**Short exercise**.
Copy, word for word, the stretch of the records below from the line containing "How much space is" through the end of the records.

(Spatial reasoning records)
========================

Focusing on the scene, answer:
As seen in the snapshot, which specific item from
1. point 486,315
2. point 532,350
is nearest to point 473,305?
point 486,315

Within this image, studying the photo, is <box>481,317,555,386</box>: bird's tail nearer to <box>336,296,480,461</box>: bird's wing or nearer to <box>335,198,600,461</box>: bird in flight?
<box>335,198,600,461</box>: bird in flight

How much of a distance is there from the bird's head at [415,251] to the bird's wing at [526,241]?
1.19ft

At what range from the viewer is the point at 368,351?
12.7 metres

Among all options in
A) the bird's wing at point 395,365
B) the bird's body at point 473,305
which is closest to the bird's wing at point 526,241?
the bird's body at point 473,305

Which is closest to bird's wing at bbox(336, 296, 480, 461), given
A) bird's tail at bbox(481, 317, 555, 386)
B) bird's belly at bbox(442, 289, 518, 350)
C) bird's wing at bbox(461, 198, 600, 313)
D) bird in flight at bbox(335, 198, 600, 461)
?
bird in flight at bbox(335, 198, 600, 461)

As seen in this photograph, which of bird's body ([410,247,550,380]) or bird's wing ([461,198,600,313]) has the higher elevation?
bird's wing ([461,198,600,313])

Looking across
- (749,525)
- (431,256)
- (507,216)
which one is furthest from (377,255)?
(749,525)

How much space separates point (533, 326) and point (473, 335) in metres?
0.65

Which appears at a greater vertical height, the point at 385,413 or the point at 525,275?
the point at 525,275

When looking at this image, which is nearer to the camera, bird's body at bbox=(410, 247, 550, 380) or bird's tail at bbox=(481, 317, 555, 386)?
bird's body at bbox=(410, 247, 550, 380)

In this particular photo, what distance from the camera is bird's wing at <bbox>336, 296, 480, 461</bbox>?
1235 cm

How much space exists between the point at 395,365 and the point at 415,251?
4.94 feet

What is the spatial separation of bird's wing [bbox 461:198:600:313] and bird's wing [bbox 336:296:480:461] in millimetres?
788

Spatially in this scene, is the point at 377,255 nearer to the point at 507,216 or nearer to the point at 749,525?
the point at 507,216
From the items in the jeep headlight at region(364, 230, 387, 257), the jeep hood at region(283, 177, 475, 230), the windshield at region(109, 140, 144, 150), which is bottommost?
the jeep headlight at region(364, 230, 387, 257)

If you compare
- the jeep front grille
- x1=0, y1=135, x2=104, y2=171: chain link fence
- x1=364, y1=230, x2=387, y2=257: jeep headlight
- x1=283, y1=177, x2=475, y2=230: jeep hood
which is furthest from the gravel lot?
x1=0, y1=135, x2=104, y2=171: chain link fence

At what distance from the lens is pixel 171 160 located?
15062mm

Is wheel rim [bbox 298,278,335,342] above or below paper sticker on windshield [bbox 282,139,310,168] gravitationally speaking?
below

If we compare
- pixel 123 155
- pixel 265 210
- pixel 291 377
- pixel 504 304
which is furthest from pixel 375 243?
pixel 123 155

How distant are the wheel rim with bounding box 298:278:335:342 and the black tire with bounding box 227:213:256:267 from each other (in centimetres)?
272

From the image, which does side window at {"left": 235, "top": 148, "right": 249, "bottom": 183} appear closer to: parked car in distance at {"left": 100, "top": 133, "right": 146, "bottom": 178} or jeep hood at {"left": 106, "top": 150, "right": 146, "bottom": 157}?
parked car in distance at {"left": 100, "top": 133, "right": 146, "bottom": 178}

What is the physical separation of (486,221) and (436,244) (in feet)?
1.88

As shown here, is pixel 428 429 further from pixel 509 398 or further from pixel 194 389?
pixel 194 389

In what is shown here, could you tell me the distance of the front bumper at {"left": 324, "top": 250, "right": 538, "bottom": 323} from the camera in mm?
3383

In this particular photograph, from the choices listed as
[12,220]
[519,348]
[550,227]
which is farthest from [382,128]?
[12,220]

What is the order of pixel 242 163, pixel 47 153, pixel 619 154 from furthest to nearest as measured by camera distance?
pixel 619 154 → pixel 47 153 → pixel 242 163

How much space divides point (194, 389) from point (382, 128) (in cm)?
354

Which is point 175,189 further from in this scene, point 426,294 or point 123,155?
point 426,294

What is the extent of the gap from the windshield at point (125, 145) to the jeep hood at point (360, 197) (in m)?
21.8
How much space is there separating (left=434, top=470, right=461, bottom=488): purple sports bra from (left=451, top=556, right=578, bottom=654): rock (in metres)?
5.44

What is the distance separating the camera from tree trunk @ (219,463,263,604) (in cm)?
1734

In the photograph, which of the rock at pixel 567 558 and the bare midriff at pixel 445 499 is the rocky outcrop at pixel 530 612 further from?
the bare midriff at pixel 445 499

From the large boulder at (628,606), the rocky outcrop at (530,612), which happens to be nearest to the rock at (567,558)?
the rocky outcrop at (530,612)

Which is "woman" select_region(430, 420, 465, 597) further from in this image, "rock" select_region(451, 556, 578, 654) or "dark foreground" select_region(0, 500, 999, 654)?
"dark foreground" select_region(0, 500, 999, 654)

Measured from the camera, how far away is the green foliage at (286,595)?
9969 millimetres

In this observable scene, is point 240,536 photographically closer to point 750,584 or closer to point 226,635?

========================

**Result for this task**.
How much space is there separating (left=434, top=470, right=461, bottom=488): purple sports bra from (left=451, top=556, right=578, bottom=654): rock (in metres)?
5.44

What is the distance separating the camera from tree trunk @ (219,463,263,604) (in cm)?
1734

In the photograph, which of the rock at pixel 567 558 and the bare midriff at pixel 445 499 is the rocky outcrop at pixel 530 612 further from?
the bare midriff at pixel 445 499

From the large boulder at (628,606), the rocky outcrop at (530,612), which happens to be nearest to the rock at (567,558)?
the rocky outcrop at (530,612)

Which is "woman" select_region(430, 420, 465, 597) further from in this image, "rock" select_region(451, 556, 578, 654) or "dark foreground" select_region(0, 500, 999, 654)?
"dark foreground" select_region(0, 500, 999, 654)

Measured from the camera, how far away is the green foliage at (286,595)?
9969 millimetres

In this observable scene, is point 240,536 photographically closer to point 750,584 or closer to point 226,635?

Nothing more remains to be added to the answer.